Two epitaphs by poet laureate Klopstock

Carl Philipp Emanuel Bach – People and Places

Friedrich Gottlieb Klopstock (1724-1803), copper engraving by Johann Heinrich Klinger (1789), made  after a painting by Jens Juel (1780). (Source: Wolfenbüttel, Herzog August Bibliothek, Inventar-Nr. A 11130)

Among C. P. E. Bach’s new friends in Hamburg was the poet Friedrich Gottlieb Klopstock (1724–1803), who had been living in the city already since 1770. The acquaintanceship between Bach and Klopstock was probably initiated by the singer Johanna Elisabeth von Winthem (1747–1792). Her house, which she inhabited together with Klopstock (she was to become Klopstock’s second wife later in 1791) was a popular meeting point for musicians in Hamburg, as was Bach’s. 

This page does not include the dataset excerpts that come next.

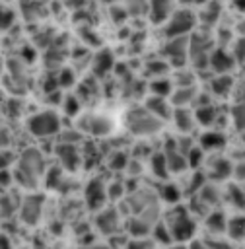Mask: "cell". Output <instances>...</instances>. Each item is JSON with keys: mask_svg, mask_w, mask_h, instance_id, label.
Instances as JSON below:
<instances>
[{"mask_svg": "<svg viewBox=\"0 0 245 249\" xmlns=\"http://www.w3.org/2000/svg\"><path fill=\"white\" fill-rule=\"evenodd\" d=\"M47 171V160L45 154L39 148H25L16 161L14 169V181L23 189H35L39 181L45 177Z\"/></svg>", "mask_w": 245, "mask_h": 249, "instance_id": "cell-1", "label": "cell"}, {"mask_svg": "<svg viewBox=\"0 0 245 249\" xmlns=\"http://www.w3.org/2000/svg\"><path fill=\"white\" fill-rule=\"evenodd\" d=\"M128 154L124 150H115L109 154V160H107V165L111 171H124L126 169V163H128Z\"/></svg>", "mask_w": 245, "mask_h": 249, "instance_id": "cell-38", "label": "cell"}, {"mask_svg": "<svg viewBox=\"0 0 245 249\" xmlns=\"http://www.w3.org/2000/svg\"><path fill=\"white\" fill-rule=\"evenodd\" d=\"M235 58L229 53V49H222V47H214L208 53V70L212 76L218 74H231L235 68Z\"/></svg>", "mask_w": 245, "mask_h": 249, "instance_id": "cell-12", "label": "cell"}, {"mask_svg": "<svg viewBox=\"0 0 245 249\" xmlns=\"http://www.w3.org/2000/svg\"><path fill=\"white\" fill-rule=\"evenodd\" d=\"M233 31H235L237 35H245V16H243L235 25H233Z\"/></svg>", "mask_w": 245, "mask_h": 249, "instance_id": "cell-51", "label": "cell"}, {"mask_svg": "<svg viewBox=\"0 0 245 249\" xmlns=\"http://www.w3.org/2000/svg\"><path fill=\"white\" fill-rule=\"evenodd\" d=\"M25 128L29 130L31 136L37 138H49V136H56L62 130V123H60V115L54 109H43L37 113H31L25 121Z\"/></svg>", "mask_w": 245, "mask_h": 249, "instance_id": "cell-4", "label": "cell"}, {"mask_svg": "<svg viewBox=\"0 0 245 249\" xmlns=\"http://www.w3.org/2000/svg\"><path fill=\"white\" fill-rule=\"evenodd\" d=\"M144 107L154 115L158 117L159 121L163 123H169L171 115H173V105L169 101V97H161V95H150L144 99Z\"/></svg>", "mask_w": 245, "mask_h": 249, "instance_id": "cell-18", "label": "cell"}, {"mask_svg": "<svg viewBox=\"0 0 245 249\" xmlns=\"http://www.w3.org/2000/svg\"><path fill=\"white\" fill-rule=\"evenodd\" d=\"M150 237L154 239L156 245H171L173 243V237H171V231L167 228V224L163 220H158L154 226H152V231H150Z\"/></svg>", "mask_w": 245, "mask_h": 249, "instance_id": "cell-30", "label": "cell"}, {"mask_svg": "<svg viewBox=\"0 0 245 249\" xmlns=\"http://www.w3.org/2000/svg\"><path fill=\"white\" fill-rule=\"evenodd\" d=\"M229 119L235 130H245V101H235V105L229 109Z\"/></svg>", "mask_w": 245, "mask_h": 249, "instance_id": "cell-36", "label": "cell"}, {"mask_svg": "<svg viewBox=\"0 0 245 249\" xmlns=\"http://www.w3.org/2000/svg\"><path fill=\"white\" fill-rule=\"evenodd\" d=\"M202 241L206 243V247H208V249H233V247H231V243H229V241L220 239V235H210V237H204Z\"/></svg>", "mask_w": 245, "mask_h": 249, "instance_id": "cell-46", "label": "cell"}, {"mask_svg": "<svg viewBox=\"0 0 245 249\" xmlns=\"http://www.w3.org/2000/svg\"><path fill=\"white\" fill-rule=\"evenodd\" d=\"M146 4L148 0H122V6L128 16H140L142 12H146Z\"/></svg>", "mask_w": 245, "mask_h": 249, "instance_id": "cell-45", "label": "cell"}, {"mask_svg": "<svg viewBox=\"0 0 245 249\" xmlns=\"http://www.w3.org/2000/svg\"><path fill=\"white\" fill-rule=\"evenodd\" d=\"M78 130L82 128L86 134L93 136V138H107L113 134L115 130V119L103 111H91L86 115H78Z\"/></svg>", "mask_w": 245, "mask_h": 249, "instance_id": "cell-5", "label": "cell"}, {"mask_svg": "<svg viewBox=\"0 0 245 249\" xmlns=\"http://www.w3.org/2000/svg\"><path fill=\"white\" fill-rule=\"evenodd\" d=\"M124 249H156V243L150 235L146 237H130L126 241V247Z\"/></svg>", "mask_w": 245, "mask_h": 249, "instance_id": "cell-44", "label": "cell"}, {"mask_svg": "<svg viewBox=\"0 0 245 249\" xmlns=\"http://www.w3.org/2000/svg\"><path fill=\"white\" fill-rule=\"evenodd\" d=\"M187 163H189V169H200L202 165H204V161H206V152L198 146V144H194L189 152H187Z\"/></svg>", "mask_w": 245, "mask_h": 249, "instance_id": "cell-37", "label": "cell"}, {"mask_svg": "<svg viewBox=\"0 0 245 249\" xmlns=\"http://www.w3.org/2000/svg\"><path fill=\"white\" fill-rule=\"evenodd\" d=\"M226 235L229 241H245V212H239L235 216H228Z\"/></svg>", "mask_w": 245, "mask_h": 249, "instance_id": "cell-24", "label": "cell"}, {"mask_svg": "<svg viewBox=\"0 0 245 249\" xmlns=\"http://www.w3.org/2000/svg\"><path fill=\"white\" fill-rule=\"evenodd\" d=\"M171 82H173V88H187V86H194L196 84V72L192 68H189L187 64L185 66H179L173 70L171 74Z\"/></svg>", "mask_w": 245, "mask_h": 249, "instance_id": "cell-27", "label": "cell"}, {"mask_svg": "<svg viewBox=\"0 0 245 249\" xmlns=\"http://www.w3.org/2000/svg\"><path fill=\"white\" fill-rule=\"evenodd\" d=\"M163 222L167 224L173 241L187 243V241L194 239V235H196V220L189 212V208H185V206L175 204L169 210V214L163 218Z\"/></svg>", "mask_w": 245, "mask_h": 249, "instance_id": "cell-3", "label": "cell"}, {"mask_svg": "<svg viewBox=\"0 0 245 249\" xmlns=\"http://www.w3.org/2000/svg\"><path fill=\"white\" fill-rule=\"evenodd\" d=\"M192 196H196L206 208H218V204H220V200L224 198V193H222V189L218 187V183H204L202 187H200V191L196 193V195H192Z\"/></svg>", "mask_w": 245, "mask_h": 249, "instance_id": "cell-20", "label": "cell"}, {"mask_svg": "<svg viewBox=\"0 0 245 249\" xmlns=\"http://www.w3.org/2000/svg\"><path fill=\"white\" fill-rule=\"evenodd\" d=\"M196 144L204 150V152H220L228 146V136L226 132L218 130V128H204V132L198 134Z\"/></svg>", "mask_w": 245, "mask_h": 249, "instance_id": "cell-17", "label": "cell"}, {"mask_svg": "<svg viewBox=\"0 0 245 249\" xmlns=\"http://www.w3.org/2000/svg\"><path fill=\"white\" fill-rule=\"evenodd\" d=\"M194 27H196V12L187 6H181V8H175L169 19L163 23V35L165 39L185 37V35H191Z\"/></svg>", "mask_w": 245, "mask_h": 249, "instance_id": "cell-6", "label": "cell"}, {"mask_svg": "<svg viewBox=\"0 0 245 249\" xmlns=\"http://www.w3.org/2000/svg\"><path fill=\"white\" fill-rule=\"evenodd\" d=\"M161 53H163L165 60L171 64V68L185 66L187 60H189V35L165 39Z\"/></svg>", "mask_w": 245, "mask_h": 249, "instance_id": "cell-7", "label": "cell"}, {"mask_svg": "<svg viewBox=\"0 0 245 249\" xmlns=\"http://www.w3.org/2000/svg\"><path fill=\"white\" fill-rule=\"evenodd\" d=\"M189 249H208L206 243L202 239H191L189 241Z\"/></svg>", "mask_w": 245, "mask_h": 249, "instance_id": "cell-52", "label": "cell"}, {"mask_svg": "<svg viewBox=\"0 0 245 249\" xmlns=\"http://www.w3.org/2000/svg\"><path fill=\"white\" fill-rule=\"evenodd\" d=\"M146 76L150 78V80H154V78H165V76H169V72H171V64L165 60V58H159V60H150V62H146Z\"/></svg>", "mask_w": 245, "mask_h": 249, "instance_id": "cell-32", "label": "cell"}, {"mask_svg": "<svg viewBox=\"0 0 245 249\" xmlns=\"http://www.w3.org/2000/svg\"><path fill=\"white\" fill-rule=\"evenodd\" d=\"M18 208H19V200H16L12 195H4V196H0V216H2L4 220L12 218L14 212H16Z\"/></svg>", "mask_w": 245, "mask_h": 249, "instance_id": "cell-41", "label": "cell"}, {"mask_svg": "<svg viewBox=\"0 0 245 249\" xmlns=\"http://www.w3.org/2000/svg\"><path fill=\"white\" fill-rule=\"evenodd\" d=\"M150 171L156 179L159 181H167L171 175H169V169H167V161H165V156L163 152H154L150 156Z\"/></svg>", "mask_w": 245, "mask_h": 249, "instance_id": "cell-29", "label": "cell"}, {"mask_svg": "<svg viewBox=\"0 0 245 249\" xmlns=\"http://www.w3.org/2000/svg\"><path fill=\"white\" fill-rule=\"evenodd\" d=\"M196 91H198L196 86L173 88V91H171V95H169V101H171L173 107H189V105H192Z\"/></svg>", "mask_w": 245, "mask_h": 249, "instance_id": "cell-25", "label": "cell"}, {"mask_svg": "<svg viewBox=\"0 0 245 249\" xmlns=\"http://www.w3.org/2000/svg\"><path fill=\"white\" fill-rule=\"evenodd\" d=\"M103 4H107V6H113V4H119V2H122V0H101Z\"/></svg>", "mask_w": 245, "mask_h": 249, "instance_id": "cell-57", "label": "cell"}, {"mask_svg": "<svg viewBox=\"0 0 245 249\" xmlns=\"http://www.w3.org/2000/svg\"><path fill=\"white\" fill-rule=\"evenodd\" d=\"M124 196H126V183H124V181L115 179V181H109V183H107V200L119 202V200H122Z\"/></svg>", "mask_w": 245, "mask_h": 249, "instance_id": "cell-39", "label": "cell"}, {"mask_svg": "<svg viewBox=\"0 0 245 249\" xmlns=\"http://www.w3.org/2000/svg\"><path fill=\"white\" fill-rule=\"evenodd\" d=\"M115 66V56L109 49H101L93 58H91V72L97 78H105Z\"/></svg>", "mask_w": 245, "mask_h": 249, "instance_id": "cell-21", "label": "cell"}, {"mask_svg": "<svg viewBox=\"0 0 245 249\" xmlns=\"http://www.w3.org/2000/svg\"><path fill=\"white\" fill-rule=\"evenodd\" d=\"M56 82H58V88H60V89H68V88L76 86V84H78V78H76L74 68H70V66H60L58 72H56Z\"/></svg>", "mask_w": 245, "mask_h": 249, "instance_id": "cell-35", "label": "cell"}, {"mask_svg": "<svg viewBox=\"0 0 245 249\" xmlns=\"http://www.w3.org/2000/svg\"><path fill=\"white\" fill-rule=\"evenodd\" d=\"M121 218L122 214L119 212L117 206H103L95 212L93 224L97 231H101L103 235H113V233H119L121 230Z\"/></svg>", "mask_w": 245, "mask_h": 249, "instance_id": "cell-10", "label": "cell"}, {"mask_svg": "<svg viewBox=\"0 0 245 249\" xmlns=\"http://www.w3.org/2000/svg\"><path fill=\"white\" fill-rule=\"evenodd\" d=\"M54 156L58 160V165L66 171V173H76L84 160H82V150L78 148V144H70V142H58L54 146Z\"/></svg>", "mask_w": 245, "mask_h": 249, "instance_id": "cell-8", "label": "cell"}, {"mask_svg": "<svg viewBox=\"0 0 245 249\" xmlns=\"http://www.w3.org/2000/svg\"><path fill=\"white\" fill-rule=\"evenodd\" d=\"M206 179H210L212 183H226L231 179V173H233V161L226 156H218L214 154V158L206 160Z\"/></svg>", "mask_w": 245, "mask_h": 249, "instance_id": "cell-9", "label": "cell"}, {"mask_svg": "<svg viewBox=\"0 0 245 249\" xmlns=\"http://www.w3.org/2000/svg\"><path fill=\"white\" fill-rule=\"evenodd\" d=\"M16 23V12L8 8L4 2H0V31H8Z\"/></svg>", "mask_w": 245, "mask_h": 249, "instance_id": "cell-42", "label": "cell"}, {"mask_svg": "<svg viewBox=\"0 0 245 249\" xmlns=\"http://www.w3.org/2000/svg\"><path fill=\"white\" fill-rule=\"evenodd\" d=\"M0 76H2V62H0Z\"/></svg>", "mask_w": 245, "mask_h": 249, "instance_id": "cell-58", "label": "cell"}, {"mask_svg": "<svg viewBox=\"0 0 245 249\" xmlns=\"http://www.w3.org/2000/svg\"><path fill=\"white\" fill-rule=\"evenodd\" d=\"M43 12H45L43 0H21V14L27 19H31L35 16H43Z\"/></svg>", "mask_w": 245, "mask_h": 249, "instance_id": "cell-40", "label": "cell"}, {"mask_svg": "<svg viewBox=\"0 0 245 249\" xmlns=\"http://www.w3.org/2000/svg\"><path fill=\"white\" fill-rule=\"evenodd\" d=\"M169 123H173V128L179 134H192L194 128L198 126L194 121V113L189 107H173V115Z\"/></svg>", "mask_w": 245, "mask_h": 249, "instance_id": "cell-16", "label": "cell"}, {"mask_svg": "<svg viewBox=\"0 0 245 249\" xmlns=\"http://www.w3.org/2000/svg\"><path fill=\"white\" fill-rule=\"evenodd\" d=\"M175 0H148L146 16L152 25H163L175 10Z\"/></svg>", "mask_w": 245, "mask_h": 249, "instance_id": "cell-15", "label": "cell"}, {"mask_svg": "<svg viewBox=\"0 0 245 249\" xmlns=\"http://www.w3.org/2000/svg\"><path fill=\"white\" fill-rule=\"evenodd\" d=\"M183 196H185V195H183V189H181L177 183H171L169 179L161 183V187H159V198H161L163 202L175 206V204H179V200H181Z\"/></svg>", "mask_w": 245, "mask_h": 249, "instance_id": "cell-28", "label": "cell"}, {"mask_svg": "<svg viewBox=\"0 0 245 249\" xmlns=\"http://www.w3.org/2000/svg\"><path fill=\"white\" fill-rule=\"evenodd\" d=\"M222 14H224L222 2L220 0H210L208 4L198 8V12H196V25H202L206 31L212 29V27H218L220 21H222Z\"/></svg>", "mask_w": 245, "mask_h": 249, "instance_id": "cell-14", "label": "cell"}, {"mask_svg": "<svg viewBox=\"0 0 245 249\" xmlns=\"http://www.w3.org/2000/svg\"><path fill=\"white\" fill-rule=\"evenodd\" d=\"M233 8H237V12L245 14V0H233Z\"/></svg>", "mask_w": 245, "mask_h": 249, "instance_id": "cell-55", "label": "cell"}, {"mask_svg": "<svg viewBox=\"0 0 245 249\" xmlns=\"http://www.w3.org/2000/svg\"><path fill=\"white\" fill-rule=\"evenodd\" d=\"M233 39H235V31L231 27H224V25L216 27V33H214V45L216 47L228 49V47H231Z\"/></svg>", "mask_w": 245, "mask_h": 249, "instance_id": "cell-34", "label": "cell"}, {"mask_svg": "<svg viewBox=\"0 0 245 249\" xmlns=\"http://www.w3.org/2000/svg\"><path fill=\"white\" fill-rule=\"evenodd\" d=\"M0 249H14L12 243H10V239L6 235H0Z\"/></svg>", "mask_w": 245, "mask_h": 249, "instance_id": "cell-53", "label": "cell"}, {"mask_svg": "<svg viewBox=\"0 0 245 249\" xmlns=\"http://www.w3.org/2000/svg\"><path fill=\"white\" fill-rule=\"evenodd\" d=\"M122 124L136 138H152L163 130V121L154 117L144 105L126 109L124 117H122Z\"/></svg>", "mask_w": 245, "mask_h": 249, "instance_id": "cell-2", "label": "cell"}, {"mask_svg": "<svg viewBox=\"0 0 245 249\" xmlns=\"http://www.w3.org/2000/svg\"><path fill=\"white\" fill-rule=\"evenodd\" d=\"M43 202L41 195H27L19 202V220L25 226H35L43 216Z\"/></svg>", "mask_w": 245, "mask_h": 249, "instance_id": "cell-13", "label": "cell"}, {"mask_svg": "<svg viewBox=\"0 0 245 249\" xmlns=\"http://www.w3.org/2000/svg\"><path fill=\"white\" fill-rule=\"evenodd\" d=\"M231 177L237 181V183H245V160H237L233 163V173Z\"/></svg>", "mask_w": 245, "mask_h": 249, "instance_id": "cell-48", "label": "cell"}, {"mask_svg": "<svg viewBox=\"0 0 245 249\" xmlns=\"http://www.w3.org/2000/svg\"><path fill=\"white\" fill-rule=\"evenodd\" d=\"M229 53L233 54L237 64H245V35H237L229 47Z\"/></svg>", "mask_w": 245, "mask_h": 249, "instance_id": "cell-43", "label": "cell"}, {"mask_svg": "<svg viewBox=\"0 0 245 249\" xmlns=\"http://www.w3.org/2000/svg\"><path fill=\"white\" fill-rule=\"evenodd\" d=\"M233 86H235V80H233L231 74H218V76L210 78L208 93L218 97V99H228L233 93Z\"/></svg>", "mask_w": 245, "mask_h": 249, "instance_id": "cell-19", "label": "cell"}, {"mask_svg": "<svg viewBox=\"0 0 245 249\" xmlns=\"http://www.w3.org/2000/svg\"><path fill=\"white\" fill-rule=\"evenodd\" d=\"M80 249H111L109 245H103V243H89V245H84Z\"/></svg>", "mask_w": 245, "mask_h": 249, "instance_id": "cell-54", "label": "cell"}, {"mask_svg": "<svg viewBox=\"0 0 245 249\" xmlns=\"http://www.w3.org/2000/svg\"><path fill=\"white\" fill-rule=\"evenodd\" d=\"M224 198L231 204L233 210L245 212V189H243L239 183H229V185L226 187Z\"/></svg>", "mask_w": 245, "mask_h": 249, "instance_id": "cell-26", "label": "cell"}, {"mask_svg": "<svg viewBox=\"0 0 245 249\" xmlns=\"http://www.w3.org/2000/svg\"><path fill=\"white\" fill-rule=\"evenodd\" d=\"M60 107H62V111H64L66 117L76 119V117L82 113V99H80L78 95H74V93H68V95H64Z\"/></svg>", "mask_w": 245, "mask_h": 249, "instance_id": "cell-33", "label": "cell"}, {"mask_svg": "<svg viewBox=\"0 0 245 249\" xmlns=\"http://www.w3.org/2000/svg\"><path fill=\"white\" fill-rule=\"evenodd\" d=\"M62 4L72 12H80V10H86L91 4V0H62Z\"/></svg>", "mask_w": 245, "mask_h": 249, "instance_id": "cell-49", "label": "cell"}, {"mask_svg": "<svg viewBox=\"0 0 245 249\" xmlns=\"http://www.w3.org/2000/svg\"><path fill=\"white\" fill-rule=\"evenodd\" d=\"M84 202L89 210L97 212L107 202V183L101 177H91L84 189Z\"/></svg>", "mask_w": 245, "mask_h": 249, "instance_id": "cell-11", "label": "cell"}, {"mask_svg": "<svg viewBox=\"0 0 245 249\" xmlns=\"http://www.w3.org/2000/svg\"><path fill=\"white\" fill-rule=\"evenodd\" d=\"M192 113H194V121L198 126H204V128H212L218 119H220V111L216 109L214 103H206V105H198V107H192Z\"/></svg>", "mask_w": 245, "mask_h": 249, "instance_id": "cell-22", "label": "cell"}, {"mask_svg": "<svg viewBox=\"0 0 245 249\" xmlns=\"http://www.w3.org/2000/svg\"><path fill=\"white\" fill-rule=\"evenodd\" d=\"M191 6H196V8H200V6H204V4H208L210 0H187Z\"/></svg>", "mask_w": 245, "mask_h": 249, "instance_id": "cell-56", "label": "cell"}, {"mask_svg": "<svg viewBox=\"0 0 245 249\" xmlns=\"http://www.w3.org/2000/svg\"><path fill=\"white\" fill-rule=\"evenodd\" d=\"M204 226H206V230H208L210 235H222V233H226L228 214L224 210H220V208H212L204 216Z\"/></svg>", "mask_w": 245, "mask_h": 249, "instance_id": "cell-23", "label": "cell"}, {"mask_svg": "<svg viewBox=\"0 0 245 249\" xmlns=\"http://www.w3.org/2000/svg\"><path fill=\"white\" fill-rule=\"evenodd\" d=\"M16 161H18V156H16L14 152H10L8 148H6V150H0V169H8V167H12Z\"/></svg>", "mask_w": 245, "mask_h": 249, "instance_id": "cell-47", "label": "cell"}, {"mask_svg": "<svg viewBox=\"0 0 245 249\" xmlns=\"http://www.w3.org/2000/svg\"><path fill=\"white\" fill-rule=\"evenodd\" d=\"M173 91V82L171 78H154L148 82V93L150 95H161V97H169Z\"/></svg>", "mask_w": 245, "mask_h": 249, "instance_id": "cell-31", "label": "cell"}, {"mask_svg": "<svg viewBox=\"0 0 245 249\" xmlns=\"http://www.w3.org/2000/svg\"><path fill=\"white\" fill-rule=\"evenodd\" d=\"M10 144H12V134H10V130H8V128H0V150L10 148Z\"/></svg>", "mask_w": 245, "mask_h": 249, "instance_id": "cell-50", "label": "cell"}]
</instances>
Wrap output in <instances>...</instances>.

Klopstock, who (even more in his powerfully eloquent ode than in his then most famous epic “The Messiah”) added completely new forms of expression to the German language spearheading the literary movement of Storm and Stress as well as the ode lyrics found in Hölderlin’s writing one Generation later, was Bach’s  genuine brother in mind. In 1783 Bach composed Klopstock’s Morning Song on the Day of Creation (Wq 239) as a cantata for two sopranos, choir and orchestra.

After his death Bach, who was later praised as a “Klopstock who used notes instead of words” was dedicated two epitaphs by Klopstock for planned memorials in Hamburg and Weimar. None of them have been built yet.